Nuclear spin-lattice relaxation in a multi-spin system. A spin 1/2 particle dipolar coupled to a spin 1 and spin 3/2 particle. ¹³C spin relaxation in urea

Abstract

Density matrix theory is used to show that for S = 1/2, 1, 3/2 the decay of the I-magnetization (I = 4) in a two-spin IS dipolar coupled system is governed by the differential equation

                d<I_z>/dt= -k₁{J(ω_I-ω_S)+3J(ω_I)+6J(ω_I+ω_S)}{<I_z>-I₀}

                         -k₂{6J(ω_I+ω_S)-J(ω_I-ω_S)}{<S_Z>-S₀}

where k₁ and k₂ are positive constants dependent on S and the dipolar interaction constants. It follows that if <S₂> = 0, as arises on S- irradiation, or <S_Z> = S₀, as in paramagnetic transition-metal complexes, the decay of the I-magnetization is exponential. 

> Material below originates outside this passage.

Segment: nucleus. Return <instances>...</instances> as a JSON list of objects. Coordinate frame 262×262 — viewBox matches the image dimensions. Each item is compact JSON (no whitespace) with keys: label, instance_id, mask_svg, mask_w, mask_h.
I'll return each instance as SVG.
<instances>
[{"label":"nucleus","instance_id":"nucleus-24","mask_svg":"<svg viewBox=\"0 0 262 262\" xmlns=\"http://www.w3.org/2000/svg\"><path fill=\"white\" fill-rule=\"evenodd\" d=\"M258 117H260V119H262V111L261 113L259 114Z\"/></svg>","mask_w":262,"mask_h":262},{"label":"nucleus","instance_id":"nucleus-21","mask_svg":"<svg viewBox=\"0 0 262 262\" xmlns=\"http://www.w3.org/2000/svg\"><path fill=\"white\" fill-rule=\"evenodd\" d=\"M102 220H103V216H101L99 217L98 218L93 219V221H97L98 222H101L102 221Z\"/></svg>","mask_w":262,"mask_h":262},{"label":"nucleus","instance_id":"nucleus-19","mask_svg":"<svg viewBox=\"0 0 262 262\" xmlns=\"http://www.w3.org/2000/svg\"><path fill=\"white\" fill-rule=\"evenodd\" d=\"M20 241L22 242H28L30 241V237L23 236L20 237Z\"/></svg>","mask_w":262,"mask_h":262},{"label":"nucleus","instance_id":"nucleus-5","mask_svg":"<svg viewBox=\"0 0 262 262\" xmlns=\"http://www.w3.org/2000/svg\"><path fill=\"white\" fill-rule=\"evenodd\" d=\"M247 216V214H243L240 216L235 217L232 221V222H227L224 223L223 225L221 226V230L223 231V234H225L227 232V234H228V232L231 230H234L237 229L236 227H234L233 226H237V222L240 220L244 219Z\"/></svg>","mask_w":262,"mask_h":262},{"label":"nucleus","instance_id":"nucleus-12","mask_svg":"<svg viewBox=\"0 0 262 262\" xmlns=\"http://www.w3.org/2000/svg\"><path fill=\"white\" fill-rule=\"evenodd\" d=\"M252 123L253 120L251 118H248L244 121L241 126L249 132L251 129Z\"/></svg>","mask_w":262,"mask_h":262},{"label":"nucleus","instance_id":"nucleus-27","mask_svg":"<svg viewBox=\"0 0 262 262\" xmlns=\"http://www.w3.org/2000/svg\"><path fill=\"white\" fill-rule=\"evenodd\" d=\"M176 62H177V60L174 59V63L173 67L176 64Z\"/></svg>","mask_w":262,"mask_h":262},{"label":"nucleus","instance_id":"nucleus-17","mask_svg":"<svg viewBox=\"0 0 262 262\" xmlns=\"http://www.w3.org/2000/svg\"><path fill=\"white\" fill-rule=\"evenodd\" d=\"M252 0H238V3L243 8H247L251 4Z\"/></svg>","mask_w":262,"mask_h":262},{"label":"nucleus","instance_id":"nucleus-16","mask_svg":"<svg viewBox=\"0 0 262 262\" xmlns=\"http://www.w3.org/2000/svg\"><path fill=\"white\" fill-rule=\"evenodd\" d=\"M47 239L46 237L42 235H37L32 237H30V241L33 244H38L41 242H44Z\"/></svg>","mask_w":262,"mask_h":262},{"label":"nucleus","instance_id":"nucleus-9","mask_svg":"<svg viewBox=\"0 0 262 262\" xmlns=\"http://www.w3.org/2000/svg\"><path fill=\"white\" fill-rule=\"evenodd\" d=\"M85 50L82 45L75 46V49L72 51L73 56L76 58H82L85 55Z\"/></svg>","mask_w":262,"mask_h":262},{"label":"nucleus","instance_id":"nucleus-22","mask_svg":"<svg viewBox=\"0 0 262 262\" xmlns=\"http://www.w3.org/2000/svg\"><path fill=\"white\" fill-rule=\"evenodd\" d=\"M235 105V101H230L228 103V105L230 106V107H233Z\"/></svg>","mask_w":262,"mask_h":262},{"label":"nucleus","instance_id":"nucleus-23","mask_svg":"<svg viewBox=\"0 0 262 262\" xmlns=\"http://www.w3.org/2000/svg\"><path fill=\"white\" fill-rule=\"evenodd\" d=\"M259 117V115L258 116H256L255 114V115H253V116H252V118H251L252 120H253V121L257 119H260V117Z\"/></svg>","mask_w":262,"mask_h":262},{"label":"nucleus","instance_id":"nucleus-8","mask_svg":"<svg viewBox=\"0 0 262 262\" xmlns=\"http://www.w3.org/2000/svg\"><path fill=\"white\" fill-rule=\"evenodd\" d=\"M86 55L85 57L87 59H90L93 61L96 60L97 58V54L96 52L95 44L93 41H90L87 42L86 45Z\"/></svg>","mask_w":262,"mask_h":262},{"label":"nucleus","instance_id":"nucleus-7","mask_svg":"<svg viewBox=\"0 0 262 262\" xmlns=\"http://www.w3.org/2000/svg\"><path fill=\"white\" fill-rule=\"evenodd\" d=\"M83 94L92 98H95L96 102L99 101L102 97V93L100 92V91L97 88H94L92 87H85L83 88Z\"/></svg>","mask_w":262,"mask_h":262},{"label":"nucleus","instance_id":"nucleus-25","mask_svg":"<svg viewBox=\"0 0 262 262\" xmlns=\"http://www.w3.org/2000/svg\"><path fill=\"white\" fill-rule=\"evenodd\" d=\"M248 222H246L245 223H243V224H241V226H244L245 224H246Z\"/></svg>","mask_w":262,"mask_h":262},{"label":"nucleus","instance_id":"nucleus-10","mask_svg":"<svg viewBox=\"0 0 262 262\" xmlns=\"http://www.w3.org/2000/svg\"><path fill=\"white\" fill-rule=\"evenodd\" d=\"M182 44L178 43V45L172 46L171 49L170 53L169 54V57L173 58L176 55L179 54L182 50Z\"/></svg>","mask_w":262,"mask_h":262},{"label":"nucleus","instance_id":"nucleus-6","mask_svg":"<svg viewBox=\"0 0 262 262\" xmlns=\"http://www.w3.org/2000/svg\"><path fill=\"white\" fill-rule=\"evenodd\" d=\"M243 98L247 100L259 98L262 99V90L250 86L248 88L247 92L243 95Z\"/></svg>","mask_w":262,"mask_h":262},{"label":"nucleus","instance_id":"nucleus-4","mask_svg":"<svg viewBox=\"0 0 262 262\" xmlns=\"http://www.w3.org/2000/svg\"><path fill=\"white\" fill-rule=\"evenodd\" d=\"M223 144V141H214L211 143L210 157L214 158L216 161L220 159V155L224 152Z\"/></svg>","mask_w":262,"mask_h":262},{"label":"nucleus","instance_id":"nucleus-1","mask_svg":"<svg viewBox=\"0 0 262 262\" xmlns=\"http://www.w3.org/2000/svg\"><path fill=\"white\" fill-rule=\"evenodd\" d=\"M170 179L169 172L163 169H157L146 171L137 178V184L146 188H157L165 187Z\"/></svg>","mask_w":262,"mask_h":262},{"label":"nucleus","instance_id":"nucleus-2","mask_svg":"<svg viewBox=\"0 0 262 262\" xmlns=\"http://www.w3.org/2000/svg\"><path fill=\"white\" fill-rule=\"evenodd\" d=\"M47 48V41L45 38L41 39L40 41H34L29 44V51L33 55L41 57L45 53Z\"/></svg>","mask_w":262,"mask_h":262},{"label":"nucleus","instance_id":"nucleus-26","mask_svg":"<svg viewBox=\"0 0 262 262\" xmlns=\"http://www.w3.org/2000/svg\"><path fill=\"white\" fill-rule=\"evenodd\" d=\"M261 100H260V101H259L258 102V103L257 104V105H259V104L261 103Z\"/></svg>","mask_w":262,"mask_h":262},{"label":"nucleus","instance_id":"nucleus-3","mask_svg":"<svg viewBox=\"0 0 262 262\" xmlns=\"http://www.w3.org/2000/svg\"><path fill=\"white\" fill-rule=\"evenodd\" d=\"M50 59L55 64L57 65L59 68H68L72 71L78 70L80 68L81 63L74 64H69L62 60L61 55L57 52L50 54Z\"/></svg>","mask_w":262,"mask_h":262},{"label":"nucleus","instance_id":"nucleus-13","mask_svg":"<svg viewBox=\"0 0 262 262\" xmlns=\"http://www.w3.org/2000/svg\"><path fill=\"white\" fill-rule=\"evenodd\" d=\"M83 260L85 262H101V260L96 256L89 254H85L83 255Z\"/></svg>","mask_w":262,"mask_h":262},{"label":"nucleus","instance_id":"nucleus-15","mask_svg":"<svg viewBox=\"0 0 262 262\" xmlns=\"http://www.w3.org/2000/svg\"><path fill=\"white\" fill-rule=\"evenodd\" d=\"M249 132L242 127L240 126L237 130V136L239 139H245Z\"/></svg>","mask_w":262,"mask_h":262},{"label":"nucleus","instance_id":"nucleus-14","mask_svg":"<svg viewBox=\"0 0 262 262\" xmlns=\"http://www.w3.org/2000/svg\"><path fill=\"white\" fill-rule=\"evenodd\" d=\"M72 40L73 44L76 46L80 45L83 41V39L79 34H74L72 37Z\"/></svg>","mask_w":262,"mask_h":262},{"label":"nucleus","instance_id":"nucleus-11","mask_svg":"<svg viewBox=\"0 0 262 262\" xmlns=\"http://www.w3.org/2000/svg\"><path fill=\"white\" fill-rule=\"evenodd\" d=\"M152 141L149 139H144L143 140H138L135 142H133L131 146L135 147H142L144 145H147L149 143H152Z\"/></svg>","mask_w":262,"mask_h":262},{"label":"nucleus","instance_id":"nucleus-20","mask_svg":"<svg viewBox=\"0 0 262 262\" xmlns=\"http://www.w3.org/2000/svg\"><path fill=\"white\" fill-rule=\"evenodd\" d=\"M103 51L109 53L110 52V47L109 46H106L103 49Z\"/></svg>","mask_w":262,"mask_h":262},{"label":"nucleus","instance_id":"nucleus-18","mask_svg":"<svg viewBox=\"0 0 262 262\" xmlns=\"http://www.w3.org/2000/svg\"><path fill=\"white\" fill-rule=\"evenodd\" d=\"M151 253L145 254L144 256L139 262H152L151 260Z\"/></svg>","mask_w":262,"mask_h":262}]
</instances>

The theory is used to analyse ¹⁴N,²H dipolar-induced ¹³C spin relaxation in deuterated urea. It is shown that at low temperatures dipolar interactions dominate the relaxation whereas at high temperatures spin rotation effects become important. The relaxation times are very long; at 300 T₁ is 114s.